● **What to do**
1. According to the article on the 44th District race, which positions does Reisch support? List each one.
2. In the article on the 44th District race, rewrite the passage between "While the two" and "during the race.", inclusive, putting "grocery store" in place of "market".
3. Condense the article's paragraph beginning "The two candidates mostly stay" into a short list that keeps its main facts.

● **Passage**
^^^^^^^^

While the two aren’t best friends by any means, Reisch and Pauley experience small town familiarities – running into each other at the market, seeing each other at community events and churches – enough to be cordial during the race.

“When I decided to run, I called Tom up,” Reisch says. “I told him I’m not going to mudsling, and I’m not going to go down that road.”

On the issues

If personal insults or mudslinging continue not to define the 44th District race, then the two will mainly talk policy where they do have a lot to fight about.

“He and I jokingly say at the city-level we agree.” Reisch says. “On the state or national level, we agree to disagree.”

The two candidates mostly stay on their respective party line on most contemporary issues. Reisch is a proponent of photo voter ID, right-to-work legislation (although coming from a union family she doesn’t consider herself an opponent of labor) and the Second Amendment. Pauley opposes anti-labor reforms as a former 20-year union sheet metal worker, and he believes in fully funding the state’s foundation formula.

Cheri Toalson Reisch poses for a picture with the NRA's Wayne LaPierre at an event in Columbia August 11. (Courtesy of Cheri Toalson Reisch Facebook Page)
Cheri Toalson Reisch poses for a picture with the NRA’s Wayne LaPierre at an event in Columbia August 11. (Courtesy of Cheri Toalson Reisch Facebook Page)

^^^^^^^^

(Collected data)
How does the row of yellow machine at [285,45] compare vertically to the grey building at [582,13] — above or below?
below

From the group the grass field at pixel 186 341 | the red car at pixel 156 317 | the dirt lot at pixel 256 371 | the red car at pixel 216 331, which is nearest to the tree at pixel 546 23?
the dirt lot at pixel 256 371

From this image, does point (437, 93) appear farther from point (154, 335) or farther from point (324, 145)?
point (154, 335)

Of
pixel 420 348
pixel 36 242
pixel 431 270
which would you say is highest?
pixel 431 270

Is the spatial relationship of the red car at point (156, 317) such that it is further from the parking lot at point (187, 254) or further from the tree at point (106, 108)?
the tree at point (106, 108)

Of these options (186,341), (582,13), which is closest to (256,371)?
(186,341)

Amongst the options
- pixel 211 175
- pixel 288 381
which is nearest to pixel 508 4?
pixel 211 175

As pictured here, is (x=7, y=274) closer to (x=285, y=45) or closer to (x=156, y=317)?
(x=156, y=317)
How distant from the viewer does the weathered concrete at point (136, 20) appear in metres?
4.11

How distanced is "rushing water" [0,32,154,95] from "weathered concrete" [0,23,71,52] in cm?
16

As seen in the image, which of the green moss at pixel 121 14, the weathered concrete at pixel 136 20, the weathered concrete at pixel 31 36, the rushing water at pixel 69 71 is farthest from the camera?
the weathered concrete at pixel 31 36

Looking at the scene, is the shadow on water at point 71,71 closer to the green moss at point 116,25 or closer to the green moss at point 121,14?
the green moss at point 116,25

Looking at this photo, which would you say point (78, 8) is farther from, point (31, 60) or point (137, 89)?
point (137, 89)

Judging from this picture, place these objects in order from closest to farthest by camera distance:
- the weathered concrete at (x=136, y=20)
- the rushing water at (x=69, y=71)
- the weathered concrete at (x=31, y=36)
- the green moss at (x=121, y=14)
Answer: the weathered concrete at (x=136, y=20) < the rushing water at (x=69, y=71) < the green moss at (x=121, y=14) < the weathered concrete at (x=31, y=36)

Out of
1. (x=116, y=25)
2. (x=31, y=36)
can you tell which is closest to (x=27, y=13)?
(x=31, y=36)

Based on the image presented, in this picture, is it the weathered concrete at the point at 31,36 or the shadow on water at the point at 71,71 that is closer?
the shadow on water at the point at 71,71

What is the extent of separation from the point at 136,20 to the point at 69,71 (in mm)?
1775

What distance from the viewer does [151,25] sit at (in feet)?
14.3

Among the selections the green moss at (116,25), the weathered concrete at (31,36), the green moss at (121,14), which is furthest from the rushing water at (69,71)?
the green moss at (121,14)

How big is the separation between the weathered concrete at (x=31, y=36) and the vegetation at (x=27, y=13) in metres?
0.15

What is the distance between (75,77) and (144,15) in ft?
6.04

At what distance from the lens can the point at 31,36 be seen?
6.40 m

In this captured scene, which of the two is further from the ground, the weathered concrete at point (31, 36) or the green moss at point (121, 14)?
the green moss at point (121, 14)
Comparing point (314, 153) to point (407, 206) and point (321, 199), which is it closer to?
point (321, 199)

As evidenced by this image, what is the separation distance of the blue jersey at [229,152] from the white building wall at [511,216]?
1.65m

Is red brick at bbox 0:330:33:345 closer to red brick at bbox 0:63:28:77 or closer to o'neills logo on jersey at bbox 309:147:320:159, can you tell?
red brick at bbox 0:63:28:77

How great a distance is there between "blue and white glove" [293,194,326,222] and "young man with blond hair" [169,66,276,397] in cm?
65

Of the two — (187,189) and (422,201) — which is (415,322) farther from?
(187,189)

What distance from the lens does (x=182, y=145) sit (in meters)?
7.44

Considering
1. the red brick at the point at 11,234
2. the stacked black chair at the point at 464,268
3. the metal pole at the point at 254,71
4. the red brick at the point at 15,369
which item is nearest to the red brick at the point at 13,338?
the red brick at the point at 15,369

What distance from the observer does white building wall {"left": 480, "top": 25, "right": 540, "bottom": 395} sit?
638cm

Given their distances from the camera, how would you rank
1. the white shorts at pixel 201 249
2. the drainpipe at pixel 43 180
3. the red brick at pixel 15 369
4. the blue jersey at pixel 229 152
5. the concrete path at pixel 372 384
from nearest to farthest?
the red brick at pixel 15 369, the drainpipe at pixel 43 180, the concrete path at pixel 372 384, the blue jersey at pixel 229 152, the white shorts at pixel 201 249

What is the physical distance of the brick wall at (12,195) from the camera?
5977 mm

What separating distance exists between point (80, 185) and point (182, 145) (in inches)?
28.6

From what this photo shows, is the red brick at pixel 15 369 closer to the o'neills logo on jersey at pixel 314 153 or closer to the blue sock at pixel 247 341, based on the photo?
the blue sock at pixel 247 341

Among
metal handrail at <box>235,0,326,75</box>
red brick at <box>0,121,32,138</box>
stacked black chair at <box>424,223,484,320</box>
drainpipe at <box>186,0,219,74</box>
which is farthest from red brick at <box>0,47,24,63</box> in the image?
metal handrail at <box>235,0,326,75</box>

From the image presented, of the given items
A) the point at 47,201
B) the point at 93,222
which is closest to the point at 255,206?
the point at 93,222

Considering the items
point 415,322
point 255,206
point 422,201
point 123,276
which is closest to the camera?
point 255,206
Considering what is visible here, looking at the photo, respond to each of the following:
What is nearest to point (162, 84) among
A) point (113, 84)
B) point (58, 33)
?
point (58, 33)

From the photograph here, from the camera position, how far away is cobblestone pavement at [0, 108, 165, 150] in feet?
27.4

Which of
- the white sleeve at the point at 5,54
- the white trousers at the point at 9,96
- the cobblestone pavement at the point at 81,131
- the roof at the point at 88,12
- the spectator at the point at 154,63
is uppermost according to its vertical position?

^^^^^^^^

● **Results by task**
1.
Photo voter ID
Right-to-work legislation
The Second Amendment

2.
While the two aren’t best friends by any means, Reisch and Pauley experience small town familiarities – running into each other at the grocery store, seeing each other at community events and churches – enough to be cordial during the race.

3.
- Both candidates mostly keep to their party lines on contemporary issues.
- Reisch supports photo voter ID, right-to-work legislation and the Second Amendment. Coming from a union family, she does not consider herself an opponent of labor.
- Pauley, a former union sheet metal worker of 20 years, opposes anti-labor reforms and believes in fully funding the state's foundation formula.